4. Like anything, the more you ride your Trikke, the better you’ll get at it. As they say “Practicing Trikke-ing makes Trikke-ing perfect”. (Just kidding, :-0 “they” don’t actually say that). As you continue to Trikke, you will learn to tone specific parts of your body. As you master your Trikke, you will learn to control the degree of movement of your body while riding. If you want to target specific muscle groups, you can always increase or decrease your body torque while accelerating on your Trikke.

Also, changing the height of your Trikke’s handlebars will also help target different muscle groups. Raising the Trikke handlebars will result in a greater lower body workout. The more you raise the handlebars, the easier it is to perform the left and right rocking motion on the front wheel. This will make your lower body work harder on the swing.

On the other hand, the lower the handlebars of your Trikke are, the more you will have to bend and tuck your arms into the handlebars. This will give your upper body more exercise.

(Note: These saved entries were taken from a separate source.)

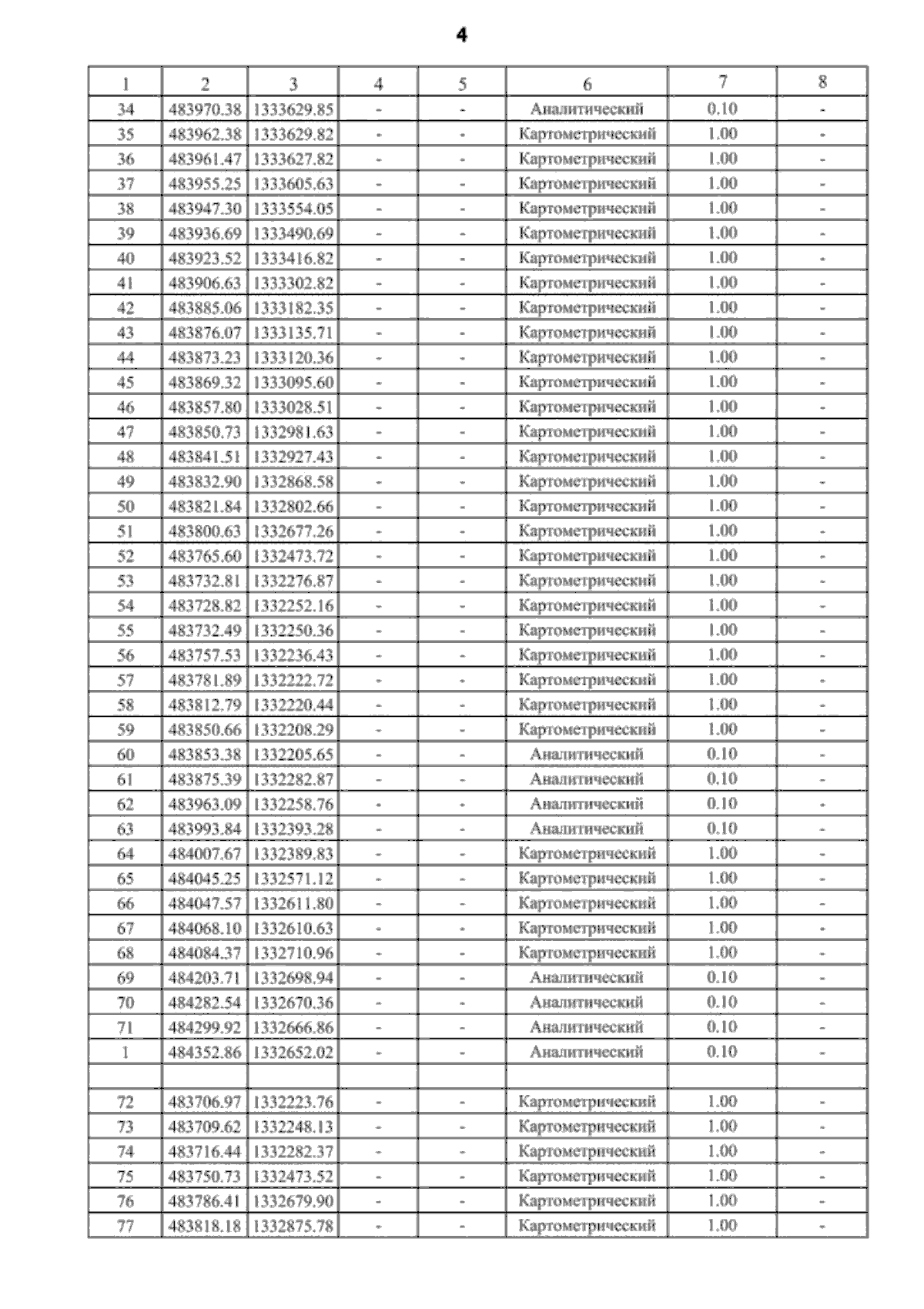 4

| 1 | 2 | 3 | 4 | 5 | 6 | 7 | 8 |
|---|---|---|---|---|---|---|---|
| 34 | 483970.38 | 1333629.85 | - | - | Аналитический | 0.10 | - |
| 35 | 483962.38 | 1333629.82 | - | - | Картометрический | 1.00 | - |
| 36 | 483961.47 | 1333627.82 | - | - | Картометрический | 1.00 | - |
| 37 | 483955.25 | 1333605.63 | - | - | Картометрический | 1.00 | - |
| 38 | 483947.30 | 1333554.05 | - | - | Картометрический | 1.00 | - |
| 39 | 483936.69 | 1333490.69 | - | - | Картометрический | 1.00 | - |
| 40 | 483923.52 | 1333416.82 | - | - | Картометрический | 1.00 | - |
| 41 | 483906.63 | 1333302.82 | - | - | Картометрический | 1.00 | - |
| 42 | 483885.06 | 1333182.35 | - | - | Картометрический | 1.00 | - |
| 43 | 483876.07 | 1333135.71 | - | - | Картометрический | 1.00 | - |
| 44 | 483873.23 | 1333120.36 | - | - | Картометрический | 1.00 | - |
| 45 | 483869.32 | 1333095.60 | - | - | Картометрический | 1.00 | - |
| 46 | 483857.80 | 1333028.51 | - | - | Картометрический | 1.00 | - |
| 47 | 483850.73 | 1332981.63 | - | - | Картометрический | 1.00 | - |
| 48 | 483841.51 | 1332927.43 | - | - | Картометрический | 1.00 | - |
| 49 | 483832.90 | 1332868.58 | - | - | Картометрический | 1.00 | - |
| 50 | 483821.84 | 1332802.66 | - | - | Картометрический | 1.00 | - |
| 51 | 483800.63 | 1332677.26 | - | - | Картометрический | 1.00 | - |
| 52 | 483765.60 | 1332473.72 | - | - | Картометрический | 1.00 | - |
| 53 | 483732.81 | 1332276.87 | - | - | Картометрический | 1.00 | - |
| 54 | 483728.82 | 1332252.16 | - | - | Картометрический | 1.00 | - |
| 55 | 483732.49 | 1332250.36 | - | - | Картометрический | 1.00 | - |
| 56 | 483757.53 | 1332236.43 | - | - | Картометрический | 1.00 | - |
| 57 | 483781.89 | 1332222.72 | - | - | Картометрический | 1.00 | - |
| 58 | 483812.79 | 1332220.44 | - | - | Картометрический | 1.00 | - |
| 59 | 483850.66 | 1332208.29 | - | - | Картометрический | 1.00 | - |
| 60 | 483853.38 | 1332205.65 | - | - | Аналитический | 0.10 | - |
| 61 | 483875.39 | 1332282.87 | - | - | Аналитический | 0.10 | - |
| 62 | 483963.09 | 1332258.76 | - | - | Аналитический | 0.10 | - |
| 63 | 483993.84 | 1332393.28 | - | - | Аналитический | 0.10 | - |
| 64 | 484007.67 | 1332389.83 | - | - | Картометрический | 1.00 | - |
| 65 | 484045.25 | 1332571.12 | - | - | Картометрический | 1.00 | - |
| 66 | 484047.57 | 1332611.80 | - | - | Картометрический | 1.00 | - |
| 67 | 484068.10 | 1332610.63 | - | - | Картометрический | 1.00 | - |
| 68 | 484084.37 | 1332710.96 | - | - | Картометрический | 1.00 | - |
| 69 | 484203.71 | 1332698.94 | - | - | Аналитический | 0.10 | - |
| 70 | 484282.54 | 1332670.36 | - | - | Аналитический | 0.10 | - |
| 71 | 484299.92 | 1332666.86 | - | - | Аналитический | 0.10 | - |
| 1 | 484352.86 | 1332652.02 | - | - | Аналитический | 0.10 | - |
| | | | | | | | |
| 72 | 483706.97 | 1332223.76 | - | - | Картометрический | 1.00 | - |
| 73 | 483709.62 | 1332248.13 | - | - | Картометрический | 1.00 | - |
| 74 | 483716.44 | 1332282.37 | - | - | Картометрический | 1.00 | - |
| 75 | 483750.73 | 1332473.52 | - | - | Картометрический | 1.00 | - |
| 76 | 483786.41 | 1332679.90 | - | - | Картометрический | 1.00 | - |
| 77 | 483818.18 | 1332875.78 | - | - | Картометрический | 1.00 | - |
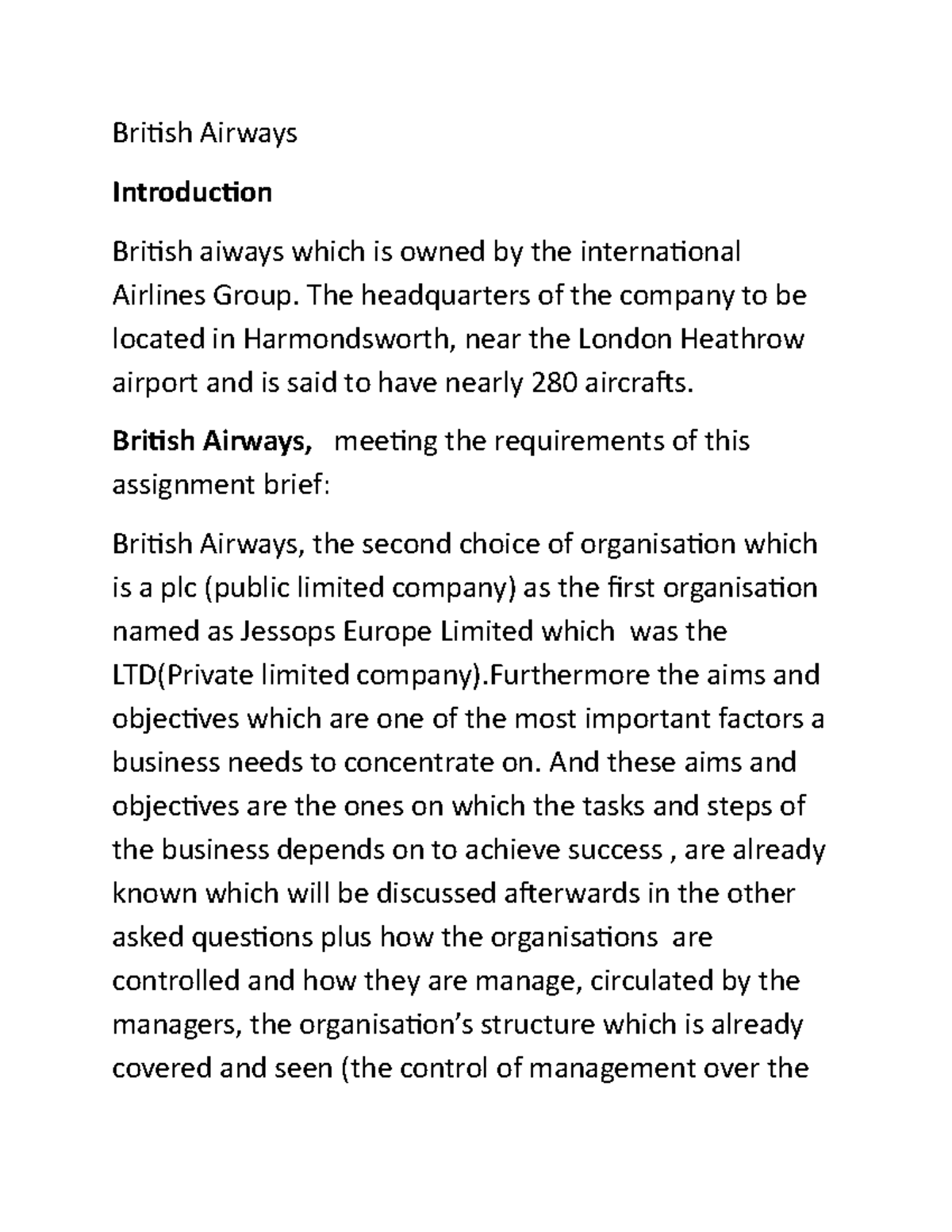 British Airways

Introduction

British aiways which is owned by the international Airlines Group. The headquarters of the company to be located in Harmondsworth, near the London Heathrow airport and is said to have nearly 280 aircrafts.

British Airways, meeting the requirements of this assignment brief:

British Airways, the second choice of organisation which is a plc (public limited company) as the first organisation named as Jessops Europe Limited which was the LTD(Private limited company).Furthermore the aims and objectives which are one of the most important factors a business needs to concentrate on. And these aims and objectives are the ones on which the tasks and steps of the business depends on to achieve success , are already known which will be discussed afterwards in the other asked questions plus how the organisations are controlled and how they are manage, circulated by the managers, the organisation's structure which is already covered and seen (the control of management over the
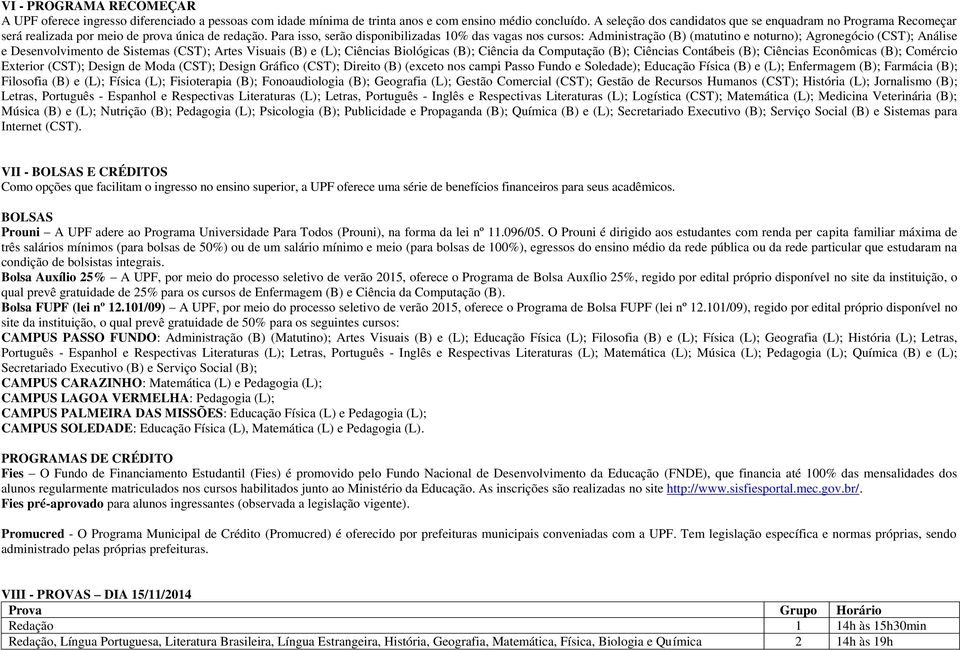 VI - PROGRAMA RECOMEÇAR
A UPF oferece ingresso diferenciado a pessoas com idade mínima de trinta anos e com ensino médio concluído. A seleção dos candidatos que se enquadram no Programa Recomeçar será realizada por meio de prova única de redação. Para isso, serão disponibilizadas 10% das vagas nos cursos: Administração (B) (matutino e noturno); Agronegócio (CST); Análise e Desenvolvimento de Sistemas (CST); Artes Visuais (B) e (L); Ciências Biológicas (B); Ciência da Computação (B); Ciências Contábeis (B); Ciências Econômicas (B); Comércio Exterior (CST); Design de Moda (CST); Design Gráfico (CST); Direito (B) (exceto nos campi Passo Fundo e Soledade); Educação Física (B) e (L); Enfermagem (B); Farmácia (B); Filosofia (B) e (L); Física (L); Fisioterapia (B); Fonoaudiologia (B); Geografia (L); Gestão Comercial (CST); Gestão de Recursos Humanos (CST); História (L); Jornalismo (B); Letras, Português - Espanhol e Respectivas Literaturas (L); Letras, Português - Inglês e Respectivas Literaturas (L); Logística (CST); Matemática (L); Medicina Veterinária (B); Música (B) e (L); Nutrição (B); Pedagogia (L); Psicologia (B); Publicidade e Propaganda (B); Química (B) e (L); Secretariado Executivo (B); Serviço Social (B) e Sistemas para Internet (CST).

VII - BOLSAS E CRÉDITOS
Como opções que facilitam o ingresso no ensino superior, a UPF oferece uma série de benefícios financeiros para seus acadêmicos.

BOLSAS
Prouni – A UPF adere ao Programa Universidade Para Todos (Prouni), na forma da lei nº 11.096/05. O Prouni é dirigido aos estudantes com renda per capita familiar máxima de três salários mínimos (para bolsas de 50%) ou de um salário mínimo e meio (para bolsas de 100%), egressos do ensino médio da rede pública ou da rede particular que estudaram na condição de bolsistas integrais.
Bolsa Auxílio 25% – A UPF, por meio do processo seletivo de verão 2015, oferece o Programa de Bolsa Auxílio 25%, regido por edital próprio disponível no site da instituição, o qual prevê gratuidade de 25% para os cursos de Enfermagem (B) e Ciência da Computação (B).
Bolsa FUPF (lei nº 12.101/09) – A UPF, por meio do processo seletivo de verão 2015, oferece o Programa de Bolsa FUPF (lei nº 12.101/09), regido por edital próprio disponível no site da instituição, o qual prevê gratuidade de 50% para os seguintes cursos:
CAMPUS PASSO FUNDO: Administração (B) (Matutino); Artes Visuais (B) e (L); Educação Física (L); Filosofia (B) e (L); Física (L); Geografia (L); História (L); Letras, Português - Espanhol e Respectivas Literaturas (L); Letras, Português - Inglês e Respectivas Literaturas (L); Matemática (L); Música (L); Pedagogia (L); Química (B) e (L); Secretariado Executivo (B) e Serviço Social (B);
CAMPUS CARAZINHO: Matemática (L) e Pedagogia (L);
CAMPUS LAGOA VERMELHA: Pedagogia (L);
CAMPUS PALMEIRA DAS MISSÕES: Educação Física (L) e Pedagogia (L);
CAMPUS SOLEDADE: Educação Física (L), Matemática (L) e Pedagogia (L).

PROGRAMAS DE CRÉDITO
Fies – O Fundo de Financiamento Estudantil (Fies) é promovido pelo Fundo Nacional de Desenvolvimento da Educação (FNDE), que financia até 100% das mensalidades dos alunos regularmente matriculados nos cursos habilitados junto ao Ministério da Educação. As inscrições são realizadas no site http://www.sisfiesportal.mec.gov.br/.
Fies pré-aprovado para alunos ingressantes (observada a legislação vigente).

Promucred - O Programa Municipal de Crédito (Promucred) é oferecido por prefeituras municipais conveniadas com a UPF. Tem legislação específica e normas próprias, sendo administrado pelas próprias prefeituras.

VIII - PROVAS – DIA 15/11/2014

| Prova | Grupo | Horário |
|---|---|---|
| Redação | 1 | 14h às 15h30min |
| Redação, Língua Portuguesa, Literatura Brasileira, Língua Estrangeira, História, Geografia, Matemática, Física, Biologia e Química | 2 | 14h às 19h |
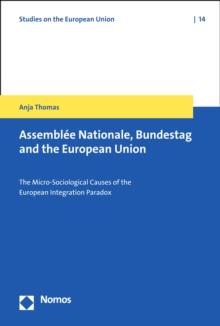 Studies on the European Union | 14

Anja Thomas

Assemblée Nationale, Bundestag and the European Union

The Micro-Sociological Causes of the European Integration Paradox

Nomos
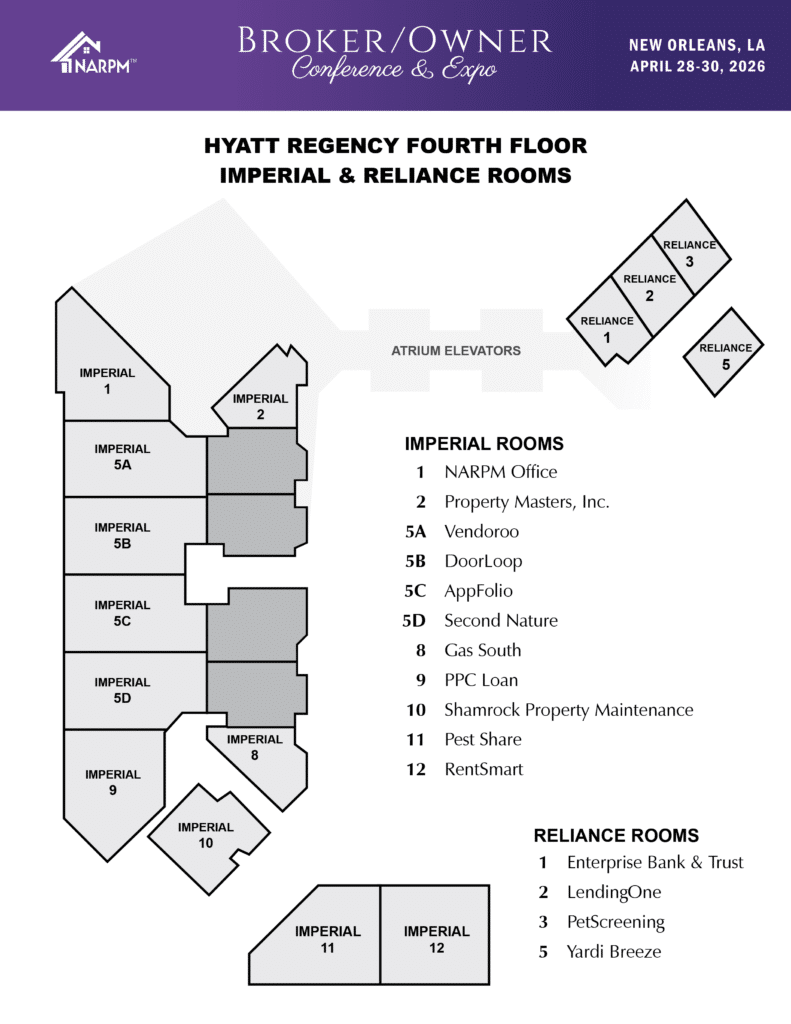 NARPM™

BROKER/OWNER
Conference & Expo

NEW ORLEANS, LA
APRIL 28-30, 2026

HYATT REGENCY FOURTH FLOOR
IMPERIAL & RELIANCE ROOMS

RELIANCE 3
RELIANCE 2
RELIANCE 1
RELIANCE 5

ATRIUM ELEVATORS

IMPERIAL 1
IMPERIAL 2
IMPERIAL 5A
IMPERIAL 5B
IMPERIAL 5C
IMPERIAL 5D
IMPERIAL 8
IMPERIAL 9
IMPERIAL 10
IMPERIAL 11
IMPERIAL 12

IMPERIAL ROOMS
1 NARPM Office
2 Property Masters, Inc.
5A Vendoroo
5B DoorLoop
5C AppFolio
5D Second Nature
8 Gas South
9 PPC Loan
10 Shamrock Property Maintenance
11 Pest Share
12 RentSmart

RELIANCE ROOMS
1 Enterprise Bank & Trust
2 LendingOne
3 PetScreening
5 Yardi Breeze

5. Trikke uphill and improve your cardiopulmonary training. One of the hardest things to accomplish in Trikke-ing is powering your Trikke scooter down a steep incline. Only advanced riders can master this due to its level of difficulty. Driving against gravity will require more power, and the higher the hill you have to climb, the harder your progress will be. Since muscle contraction through coordinated body movements is the driving force behind your Trikke scooter’s forward movement, more power translates to more contracted muscles. This, in turn, requires increased blood flow to the working muscles, faster heart contraction to propel blood, and faster breathing to get oxygen to the working muscles – a true cardiopulmonary workout in every way.

Starting your Trikke training program will improve your muscular strength and endurance, strengthen your heart and respiratory muscles, improve your circulation, help reduce your weight and give you a fit body, and improve your overall well-being. All while having lots of fun!